-- Begin DATA FOR THIS TASK --
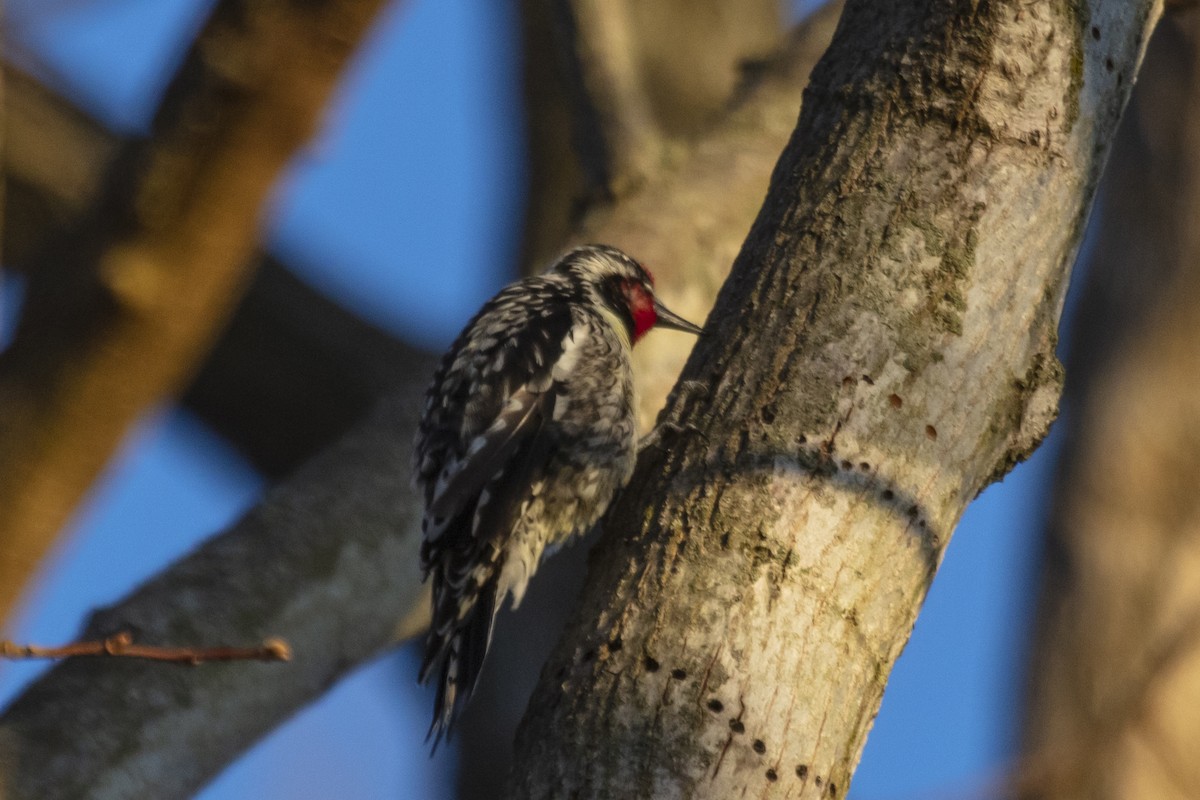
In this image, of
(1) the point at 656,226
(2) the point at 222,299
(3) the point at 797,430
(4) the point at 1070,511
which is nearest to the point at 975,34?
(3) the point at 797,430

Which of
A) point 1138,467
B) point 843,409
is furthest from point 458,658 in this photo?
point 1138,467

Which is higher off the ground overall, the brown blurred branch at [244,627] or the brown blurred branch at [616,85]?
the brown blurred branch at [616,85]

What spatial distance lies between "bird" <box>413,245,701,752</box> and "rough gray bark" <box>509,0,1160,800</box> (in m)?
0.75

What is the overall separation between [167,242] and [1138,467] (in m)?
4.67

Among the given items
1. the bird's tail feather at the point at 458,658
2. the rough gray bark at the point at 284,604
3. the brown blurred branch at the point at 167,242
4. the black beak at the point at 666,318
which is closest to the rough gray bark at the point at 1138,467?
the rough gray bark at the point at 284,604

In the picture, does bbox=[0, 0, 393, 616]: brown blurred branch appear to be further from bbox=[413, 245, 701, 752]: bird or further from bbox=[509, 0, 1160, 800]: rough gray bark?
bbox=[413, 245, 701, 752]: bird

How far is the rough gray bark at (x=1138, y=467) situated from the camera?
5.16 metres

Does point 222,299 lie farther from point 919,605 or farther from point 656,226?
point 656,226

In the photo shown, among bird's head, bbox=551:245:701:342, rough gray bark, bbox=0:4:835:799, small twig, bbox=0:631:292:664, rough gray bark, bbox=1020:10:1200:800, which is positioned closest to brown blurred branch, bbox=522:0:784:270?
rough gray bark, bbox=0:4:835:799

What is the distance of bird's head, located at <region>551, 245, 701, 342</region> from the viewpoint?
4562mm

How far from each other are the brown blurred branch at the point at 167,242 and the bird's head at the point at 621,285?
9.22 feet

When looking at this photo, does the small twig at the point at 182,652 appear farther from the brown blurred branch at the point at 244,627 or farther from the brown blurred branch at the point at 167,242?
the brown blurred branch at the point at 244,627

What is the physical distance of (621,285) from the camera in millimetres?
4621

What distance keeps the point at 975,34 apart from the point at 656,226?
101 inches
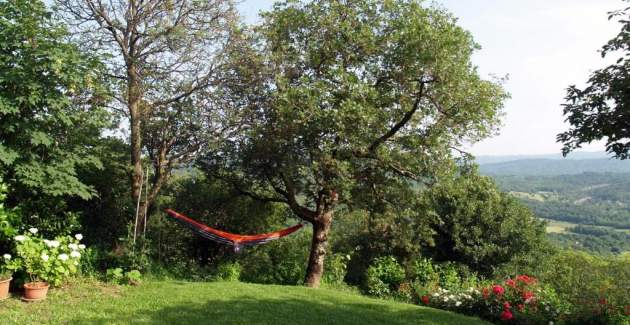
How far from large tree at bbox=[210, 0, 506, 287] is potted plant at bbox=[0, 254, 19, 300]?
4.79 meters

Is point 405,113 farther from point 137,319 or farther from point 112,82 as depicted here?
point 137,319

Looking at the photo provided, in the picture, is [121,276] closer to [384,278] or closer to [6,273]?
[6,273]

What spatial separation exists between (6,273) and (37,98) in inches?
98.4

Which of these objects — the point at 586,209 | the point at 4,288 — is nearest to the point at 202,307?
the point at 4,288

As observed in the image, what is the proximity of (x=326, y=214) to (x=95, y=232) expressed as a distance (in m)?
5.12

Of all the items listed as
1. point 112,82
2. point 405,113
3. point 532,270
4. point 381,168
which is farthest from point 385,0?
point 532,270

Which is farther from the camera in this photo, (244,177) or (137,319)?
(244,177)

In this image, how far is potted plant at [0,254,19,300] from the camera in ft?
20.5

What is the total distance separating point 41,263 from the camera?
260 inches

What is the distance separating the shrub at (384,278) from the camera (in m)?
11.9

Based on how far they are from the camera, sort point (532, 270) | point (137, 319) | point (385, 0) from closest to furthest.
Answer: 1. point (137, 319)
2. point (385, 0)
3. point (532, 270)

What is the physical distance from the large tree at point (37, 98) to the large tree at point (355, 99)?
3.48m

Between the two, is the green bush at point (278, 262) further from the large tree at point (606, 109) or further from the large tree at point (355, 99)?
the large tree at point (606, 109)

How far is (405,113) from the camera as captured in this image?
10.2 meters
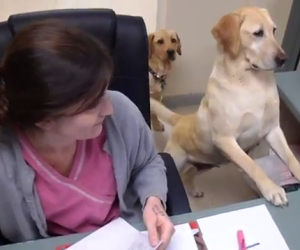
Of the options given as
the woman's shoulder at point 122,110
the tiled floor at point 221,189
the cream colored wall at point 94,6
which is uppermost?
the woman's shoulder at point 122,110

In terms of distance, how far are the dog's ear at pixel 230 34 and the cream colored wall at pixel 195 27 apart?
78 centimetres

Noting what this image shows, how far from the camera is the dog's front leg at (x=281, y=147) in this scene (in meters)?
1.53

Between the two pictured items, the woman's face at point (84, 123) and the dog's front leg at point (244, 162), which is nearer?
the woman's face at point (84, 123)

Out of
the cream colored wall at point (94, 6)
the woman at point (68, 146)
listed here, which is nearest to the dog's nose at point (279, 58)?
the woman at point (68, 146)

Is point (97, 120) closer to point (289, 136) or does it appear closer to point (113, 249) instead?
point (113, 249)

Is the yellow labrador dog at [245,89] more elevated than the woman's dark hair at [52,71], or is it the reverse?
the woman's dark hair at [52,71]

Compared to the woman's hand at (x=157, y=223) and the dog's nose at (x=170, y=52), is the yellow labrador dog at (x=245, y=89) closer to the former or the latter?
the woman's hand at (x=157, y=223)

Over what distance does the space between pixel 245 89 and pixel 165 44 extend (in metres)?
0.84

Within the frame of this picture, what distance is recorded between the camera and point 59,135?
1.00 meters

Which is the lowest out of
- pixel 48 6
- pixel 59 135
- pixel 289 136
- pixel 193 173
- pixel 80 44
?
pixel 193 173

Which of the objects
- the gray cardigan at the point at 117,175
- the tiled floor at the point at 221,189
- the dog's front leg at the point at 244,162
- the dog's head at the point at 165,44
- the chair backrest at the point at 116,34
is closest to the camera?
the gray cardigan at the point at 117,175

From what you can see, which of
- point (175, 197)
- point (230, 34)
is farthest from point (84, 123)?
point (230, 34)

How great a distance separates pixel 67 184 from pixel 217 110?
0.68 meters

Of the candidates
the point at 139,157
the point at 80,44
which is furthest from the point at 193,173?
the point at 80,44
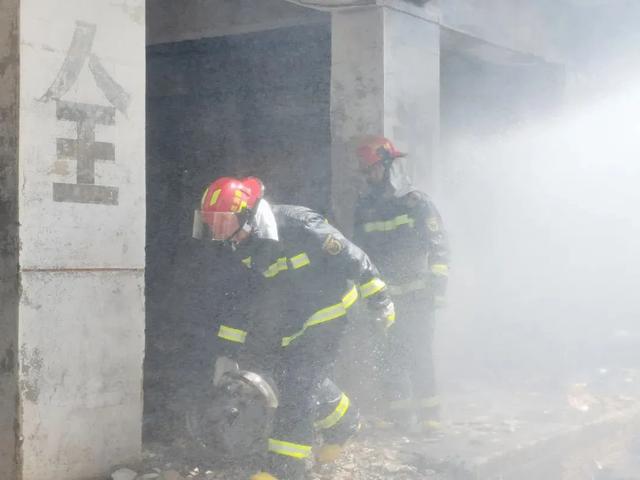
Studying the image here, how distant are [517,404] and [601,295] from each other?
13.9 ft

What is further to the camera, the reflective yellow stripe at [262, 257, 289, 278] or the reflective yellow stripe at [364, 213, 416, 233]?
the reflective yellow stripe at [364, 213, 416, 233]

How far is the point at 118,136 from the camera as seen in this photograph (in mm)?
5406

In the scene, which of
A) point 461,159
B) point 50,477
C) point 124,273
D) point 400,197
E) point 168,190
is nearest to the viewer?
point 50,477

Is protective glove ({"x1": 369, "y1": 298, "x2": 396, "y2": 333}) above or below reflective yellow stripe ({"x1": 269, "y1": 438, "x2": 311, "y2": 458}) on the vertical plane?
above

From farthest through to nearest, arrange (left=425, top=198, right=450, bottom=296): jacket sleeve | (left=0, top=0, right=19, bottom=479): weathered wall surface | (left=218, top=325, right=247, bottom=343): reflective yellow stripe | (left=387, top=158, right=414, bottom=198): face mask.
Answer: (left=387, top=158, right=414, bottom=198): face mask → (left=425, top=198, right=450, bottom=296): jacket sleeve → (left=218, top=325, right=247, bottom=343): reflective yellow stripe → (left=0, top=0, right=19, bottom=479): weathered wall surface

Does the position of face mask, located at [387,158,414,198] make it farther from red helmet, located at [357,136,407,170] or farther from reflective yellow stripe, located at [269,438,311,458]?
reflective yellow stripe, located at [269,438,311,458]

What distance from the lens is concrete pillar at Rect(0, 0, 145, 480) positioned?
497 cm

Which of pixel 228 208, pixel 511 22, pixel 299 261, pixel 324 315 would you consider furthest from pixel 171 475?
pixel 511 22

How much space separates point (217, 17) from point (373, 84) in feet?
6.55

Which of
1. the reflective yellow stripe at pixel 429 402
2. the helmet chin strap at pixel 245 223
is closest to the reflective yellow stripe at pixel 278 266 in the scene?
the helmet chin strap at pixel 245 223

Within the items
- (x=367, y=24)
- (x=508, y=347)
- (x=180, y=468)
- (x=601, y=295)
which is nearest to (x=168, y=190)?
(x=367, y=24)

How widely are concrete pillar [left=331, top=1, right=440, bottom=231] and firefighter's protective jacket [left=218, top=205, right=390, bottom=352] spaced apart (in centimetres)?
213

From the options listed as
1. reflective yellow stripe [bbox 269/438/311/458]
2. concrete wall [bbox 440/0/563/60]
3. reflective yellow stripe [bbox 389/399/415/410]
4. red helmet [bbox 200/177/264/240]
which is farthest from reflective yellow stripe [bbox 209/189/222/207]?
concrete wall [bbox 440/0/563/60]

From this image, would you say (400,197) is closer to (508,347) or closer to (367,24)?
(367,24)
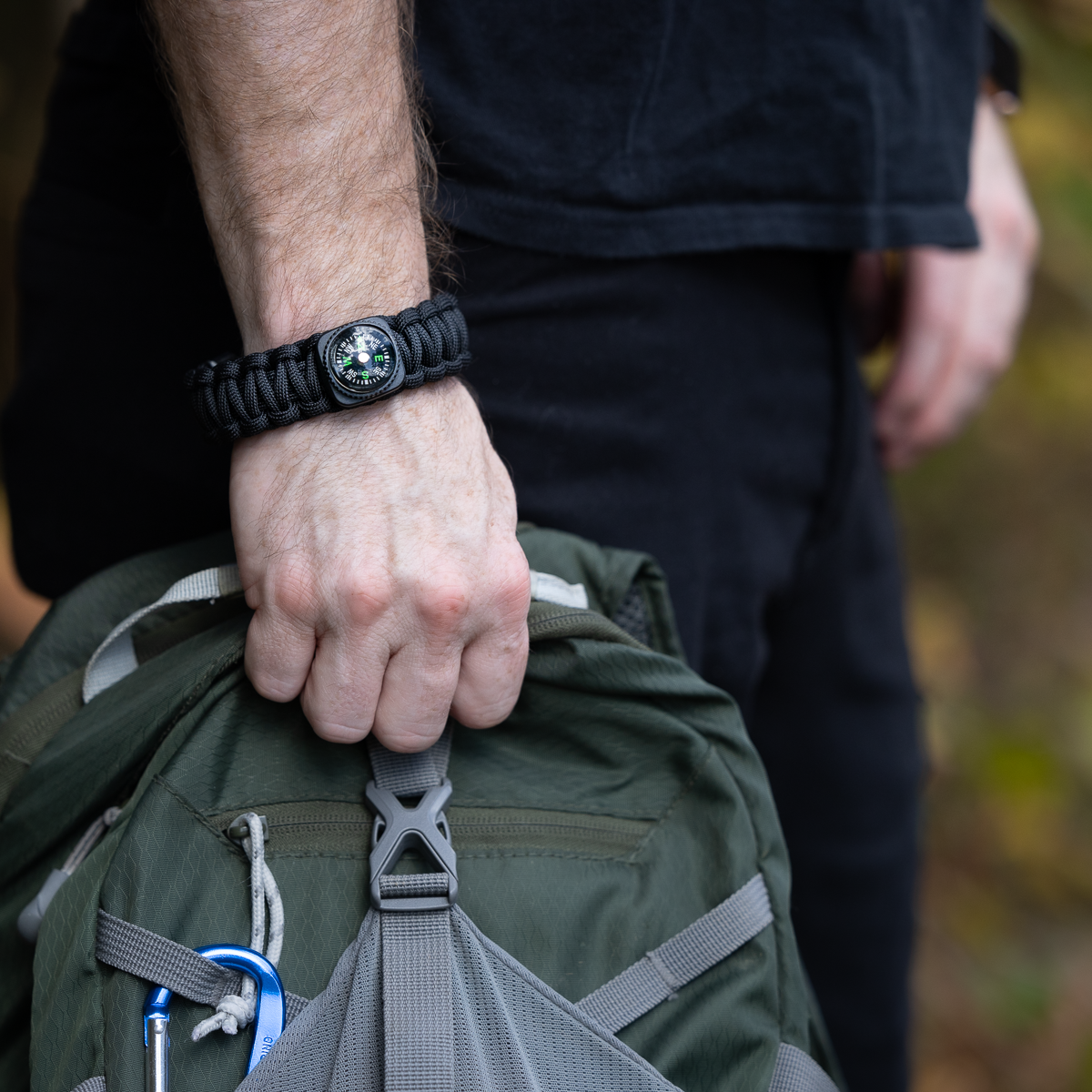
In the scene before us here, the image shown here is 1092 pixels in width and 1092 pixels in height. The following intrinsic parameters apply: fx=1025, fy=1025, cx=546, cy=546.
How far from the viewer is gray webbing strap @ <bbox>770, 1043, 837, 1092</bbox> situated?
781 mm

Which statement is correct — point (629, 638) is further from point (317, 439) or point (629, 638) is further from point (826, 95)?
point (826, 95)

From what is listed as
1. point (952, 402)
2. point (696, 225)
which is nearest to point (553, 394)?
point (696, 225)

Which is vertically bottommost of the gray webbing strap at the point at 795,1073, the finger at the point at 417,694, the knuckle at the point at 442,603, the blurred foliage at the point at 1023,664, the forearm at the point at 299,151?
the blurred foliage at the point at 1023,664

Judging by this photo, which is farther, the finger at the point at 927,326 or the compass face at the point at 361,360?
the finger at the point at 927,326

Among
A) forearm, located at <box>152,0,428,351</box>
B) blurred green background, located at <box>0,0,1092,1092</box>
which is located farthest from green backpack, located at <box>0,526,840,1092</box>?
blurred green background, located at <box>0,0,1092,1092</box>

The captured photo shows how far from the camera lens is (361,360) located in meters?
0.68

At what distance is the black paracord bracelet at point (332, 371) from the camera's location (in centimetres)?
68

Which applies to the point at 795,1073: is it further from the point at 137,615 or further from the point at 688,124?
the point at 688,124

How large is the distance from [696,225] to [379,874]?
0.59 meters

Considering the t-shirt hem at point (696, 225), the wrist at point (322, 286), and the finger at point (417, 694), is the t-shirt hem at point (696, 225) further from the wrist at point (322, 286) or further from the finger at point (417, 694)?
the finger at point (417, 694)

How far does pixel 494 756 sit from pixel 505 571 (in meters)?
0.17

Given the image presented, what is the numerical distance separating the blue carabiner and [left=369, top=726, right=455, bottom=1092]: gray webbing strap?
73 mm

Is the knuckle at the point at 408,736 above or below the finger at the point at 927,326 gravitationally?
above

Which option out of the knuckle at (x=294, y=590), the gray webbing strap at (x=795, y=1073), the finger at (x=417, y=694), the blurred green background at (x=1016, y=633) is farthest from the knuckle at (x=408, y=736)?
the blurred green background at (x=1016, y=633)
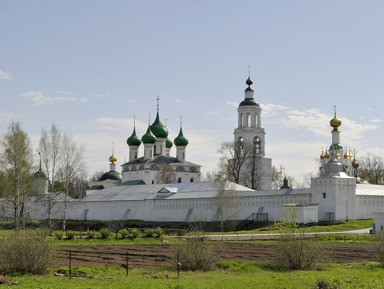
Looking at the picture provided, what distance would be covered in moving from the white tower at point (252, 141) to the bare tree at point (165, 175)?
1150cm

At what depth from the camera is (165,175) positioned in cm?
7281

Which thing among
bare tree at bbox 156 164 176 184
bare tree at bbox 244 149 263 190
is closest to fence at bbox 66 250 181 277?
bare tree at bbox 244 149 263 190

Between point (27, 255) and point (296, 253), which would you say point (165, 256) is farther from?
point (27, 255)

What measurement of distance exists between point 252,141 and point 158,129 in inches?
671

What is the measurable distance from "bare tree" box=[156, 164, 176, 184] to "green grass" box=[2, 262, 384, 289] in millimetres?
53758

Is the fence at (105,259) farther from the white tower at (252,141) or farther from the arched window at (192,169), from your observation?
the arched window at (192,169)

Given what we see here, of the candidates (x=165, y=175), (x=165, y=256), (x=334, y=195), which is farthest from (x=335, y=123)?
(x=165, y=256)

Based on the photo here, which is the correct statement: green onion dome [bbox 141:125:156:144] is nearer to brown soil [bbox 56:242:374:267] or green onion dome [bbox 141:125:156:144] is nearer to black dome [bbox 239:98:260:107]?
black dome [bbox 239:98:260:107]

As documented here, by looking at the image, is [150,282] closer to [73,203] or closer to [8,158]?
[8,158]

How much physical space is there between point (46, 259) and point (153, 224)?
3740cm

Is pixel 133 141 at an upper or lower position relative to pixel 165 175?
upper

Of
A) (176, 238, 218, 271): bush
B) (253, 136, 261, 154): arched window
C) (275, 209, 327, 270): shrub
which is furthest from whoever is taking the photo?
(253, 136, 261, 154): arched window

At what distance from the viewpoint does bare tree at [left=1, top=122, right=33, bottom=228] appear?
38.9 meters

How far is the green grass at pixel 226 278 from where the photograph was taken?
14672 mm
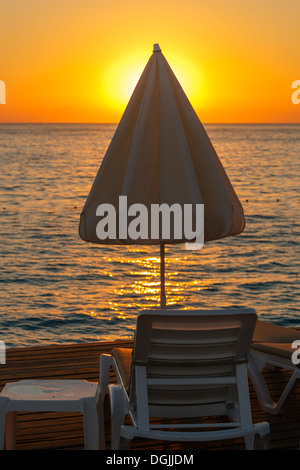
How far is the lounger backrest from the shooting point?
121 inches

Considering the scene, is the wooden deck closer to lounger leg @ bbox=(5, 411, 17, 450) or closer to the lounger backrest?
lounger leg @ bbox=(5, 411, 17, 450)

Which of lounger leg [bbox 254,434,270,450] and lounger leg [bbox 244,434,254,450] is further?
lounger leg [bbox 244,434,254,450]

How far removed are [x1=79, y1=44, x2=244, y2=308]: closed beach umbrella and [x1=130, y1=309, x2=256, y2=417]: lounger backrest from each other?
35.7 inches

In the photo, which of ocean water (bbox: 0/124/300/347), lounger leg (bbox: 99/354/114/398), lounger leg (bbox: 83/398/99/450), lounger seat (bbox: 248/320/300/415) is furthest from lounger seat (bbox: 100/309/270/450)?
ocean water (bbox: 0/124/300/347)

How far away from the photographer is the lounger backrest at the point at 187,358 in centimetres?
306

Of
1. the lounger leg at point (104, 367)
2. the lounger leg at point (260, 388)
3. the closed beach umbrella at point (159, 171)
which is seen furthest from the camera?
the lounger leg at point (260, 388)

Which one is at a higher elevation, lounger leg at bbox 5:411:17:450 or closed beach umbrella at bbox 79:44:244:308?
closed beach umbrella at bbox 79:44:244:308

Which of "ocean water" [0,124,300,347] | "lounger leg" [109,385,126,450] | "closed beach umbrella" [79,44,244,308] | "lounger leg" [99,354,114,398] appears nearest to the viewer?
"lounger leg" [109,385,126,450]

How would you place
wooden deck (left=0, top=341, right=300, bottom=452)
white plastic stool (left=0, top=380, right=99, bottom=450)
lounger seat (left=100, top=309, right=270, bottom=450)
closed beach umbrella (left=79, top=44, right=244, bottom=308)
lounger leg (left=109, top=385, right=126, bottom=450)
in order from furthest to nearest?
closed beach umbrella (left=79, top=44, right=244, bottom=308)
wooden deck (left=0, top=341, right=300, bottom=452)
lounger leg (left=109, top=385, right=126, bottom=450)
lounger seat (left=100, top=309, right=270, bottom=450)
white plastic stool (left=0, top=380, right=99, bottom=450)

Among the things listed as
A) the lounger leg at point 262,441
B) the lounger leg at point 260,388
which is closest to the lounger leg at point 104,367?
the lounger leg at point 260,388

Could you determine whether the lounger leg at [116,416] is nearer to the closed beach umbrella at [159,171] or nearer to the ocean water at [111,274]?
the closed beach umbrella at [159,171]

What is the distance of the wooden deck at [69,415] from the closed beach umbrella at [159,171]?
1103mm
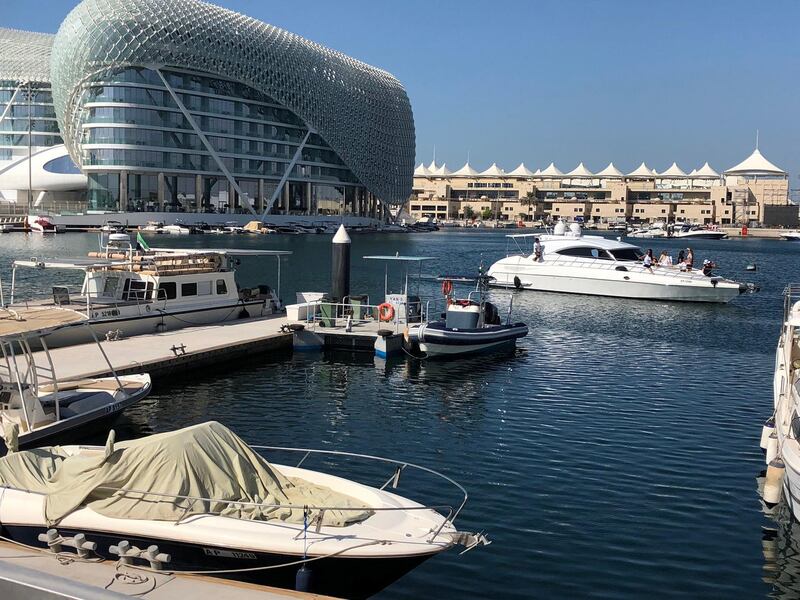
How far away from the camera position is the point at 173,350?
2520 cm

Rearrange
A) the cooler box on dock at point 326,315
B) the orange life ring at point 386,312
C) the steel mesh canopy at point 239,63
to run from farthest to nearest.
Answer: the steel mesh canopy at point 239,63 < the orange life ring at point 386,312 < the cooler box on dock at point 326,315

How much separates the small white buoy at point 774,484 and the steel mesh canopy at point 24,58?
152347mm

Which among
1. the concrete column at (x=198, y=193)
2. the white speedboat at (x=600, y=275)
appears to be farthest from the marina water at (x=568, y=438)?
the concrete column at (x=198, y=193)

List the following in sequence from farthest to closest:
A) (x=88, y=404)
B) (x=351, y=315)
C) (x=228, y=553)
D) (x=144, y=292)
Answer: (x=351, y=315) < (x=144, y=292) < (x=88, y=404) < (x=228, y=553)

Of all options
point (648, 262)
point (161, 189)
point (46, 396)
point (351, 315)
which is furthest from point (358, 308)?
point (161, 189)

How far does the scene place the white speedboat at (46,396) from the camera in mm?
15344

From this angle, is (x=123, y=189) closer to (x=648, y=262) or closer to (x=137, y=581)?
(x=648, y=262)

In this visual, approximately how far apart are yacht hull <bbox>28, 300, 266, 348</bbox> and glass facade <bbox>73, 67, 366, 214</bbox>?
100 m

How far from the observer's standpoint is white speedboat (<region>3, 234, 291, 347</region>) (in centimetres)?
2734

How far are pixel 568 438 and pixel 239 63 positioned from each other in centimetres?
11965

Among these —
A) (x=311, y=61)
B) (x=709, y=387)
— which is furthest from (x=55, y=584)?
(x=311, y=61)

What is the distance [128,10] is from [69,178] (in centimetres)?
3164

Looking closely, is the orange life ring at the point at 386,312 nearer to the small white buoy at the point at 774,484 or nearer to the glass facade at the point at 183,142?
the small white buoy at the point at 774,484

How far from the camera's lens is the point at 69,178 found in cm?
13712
-- End DATA FOR THIS TASK --
## THE TASK
Arrange only the lines of the rows from the line with "What is the physical distance of" up to and including the line with "4.79 meters" as a Markdown table with the columns No. and Line, numbering each line and leaving out blank lines. Omit the pictures from the table.

## EXERCISE SOLUTION
| No. | Line |
|---|---|
| 1 | What is the physical distance of (621,285) from the camera in millimetres? |
| 2 | 4621 |
| 3 | What distance keeps the point at 975,34 apart from the point at 656,226? |
| 4 | 101 inches |
| 5 | How far from large tree at bbox=[210, 0, 506, 287] is potted plant at bbox=[0, 254, 19, 300]? |
| 6 | 4.79 meters |